Health care groups hope for better in ’19
WHEN federal matching funds were reduced for Oklahoma’s Medicaid system in recent years, state officials handled that change by reducing payments to health care providers.
This year, federal matching funds are expected to increase. Providers argue reasonably that a portion of that money should be used to now increase payments to doctors, hospitals and other professionals.
Medicaid, the government-funded program that pays for health care for lower-income citizens, involves state and federal funds. Under a formula used by the federal government, more prosperous states receive a smaller federal match while poorer states have a larger share of Medicaid expenses covered by the federal government.
Around the year 2000, roughly 71 cents out of every Medicaid dollar spent in Oklahoma came from the federal government. Today, the figure is around 58 cents on the dollar.
The match is adjusted each year based on a threeyear rolling average of each state’s economic growth. In Oklahoma, that formula resulted in federal matching funds being cut as the state entered an oil bust recession because the multi-year average reflected the oil boom activity preceding the downturn. So federal Medicaid funds were cut at the same time state revenue fell. The way Medicaid is structured, the primary way states can adjust spending is to cut payments to doctors and other providers, and this is what occurred.

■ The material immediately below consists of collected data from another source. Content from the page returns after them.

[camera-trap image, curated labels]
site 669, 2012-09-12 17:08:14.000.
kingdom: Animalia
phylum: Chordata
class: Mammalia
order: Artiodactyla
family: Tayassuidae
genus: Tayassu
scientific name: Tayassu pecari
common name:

Later this year, the federal match is expected to increase so roughly 62 cents out of every Medicaid dollar spent in Oklahoma will come from the federal government. If state spending on Medicaid is simply maintained at last year’s level, the new federal matching rate will translate into an increase of $37 million for state nursing homes, $94 million for hospitals and $50 million for entities that care for people with developmental disabilities.
The extra federal money, providers argue, should be mostly used to raise provider payments to the levels seen before the downturn. If rates aren’t increased, they say, many providers may go out of business. In the past six months, four nursing homes have closed in Oklahoma, and more are expected to do the same if rates don’t increase. Providers caring for the developmentally disabled have an 82 percent turnover in direct care staff because pay averages $8.58 per hour — less than working behind a fast-food counter — and that low pay is caused in part by low Medicaid payments. The median operating margin of rural Oklahoma hospitals is now negative-5.9 percent.
Some of those statistics could be improved if Oklahoma government maintains its current level of state funding for Medicaid and uses the additional federal dollars to boost provider rates. Yet health care officials, who recently met with The Oklahoman editorial board, say lawmakers may instead cut state Medicaid funding, thinking the increased federal match will make up for the loss of state dollars. That’s not the way to go.
Lawmakers this year have passed more than $610 million in tax increases and other revenue measures, much of it to benefit education. As things stand, it appears those gains are being generated not only by passing tax increases, but by diverting funding from the treatment of some of Oklahoma’s neediest citizens.